**PROVIDED RECORDS**
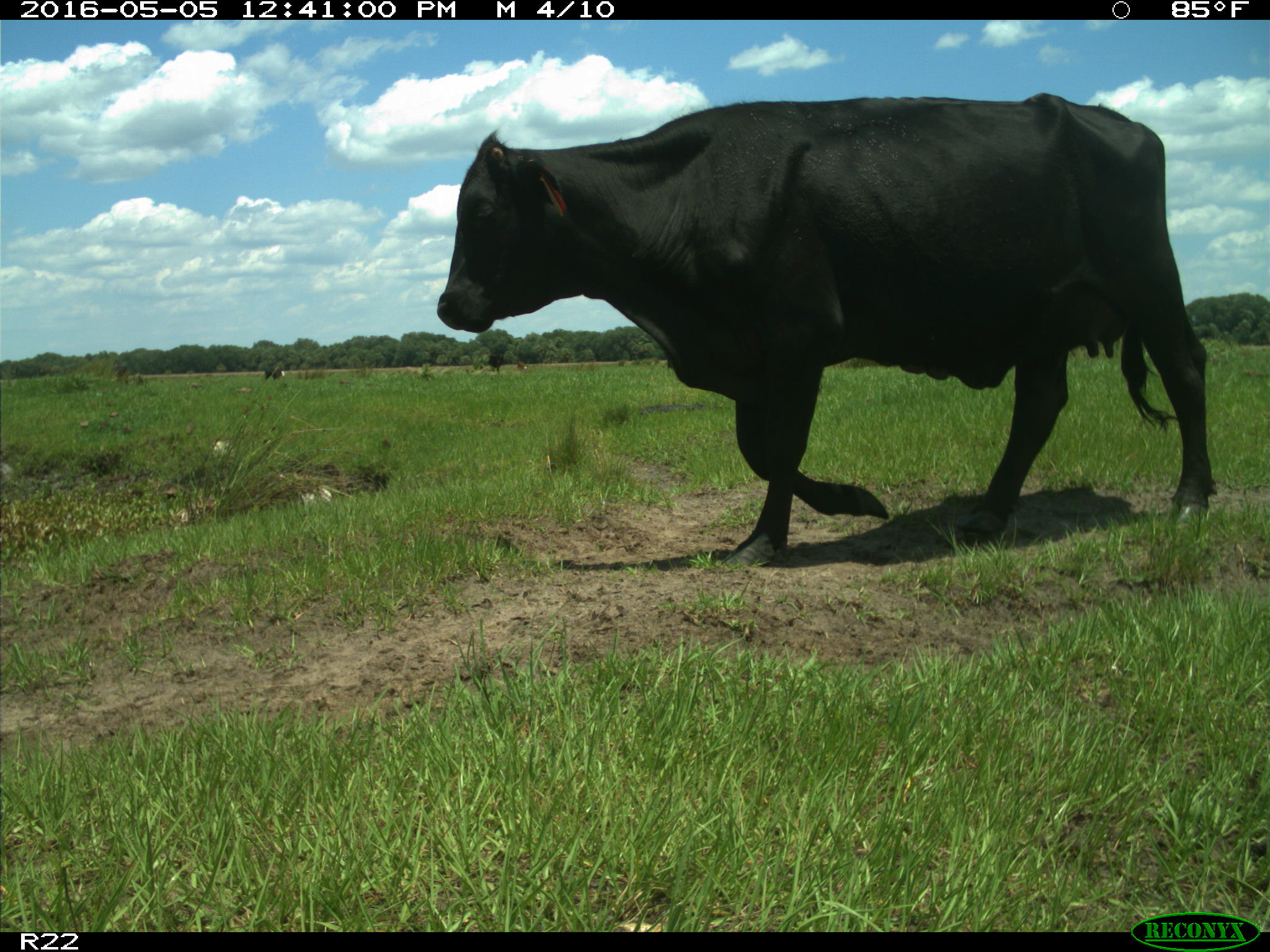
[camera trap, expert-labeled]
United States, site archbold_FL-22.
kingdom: Animalia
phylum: Chordata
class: Mammalia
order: Artiodactyla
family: Bovidae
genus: Bos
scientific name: Bos taurus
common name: domestic cow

**TASK**
Could you restate every record above word for word, dropping the pictures?

**TASK SOLUTION**
[camera trap, expert-labeled]
United States, site archbold_FL-22.
kingdom: Animalia
phylum: Chordata
class: Mammalia
order: Artiodactyla
family: Bovidae
genus: Bos
scientific name: Bos taurus
common name: domestic cow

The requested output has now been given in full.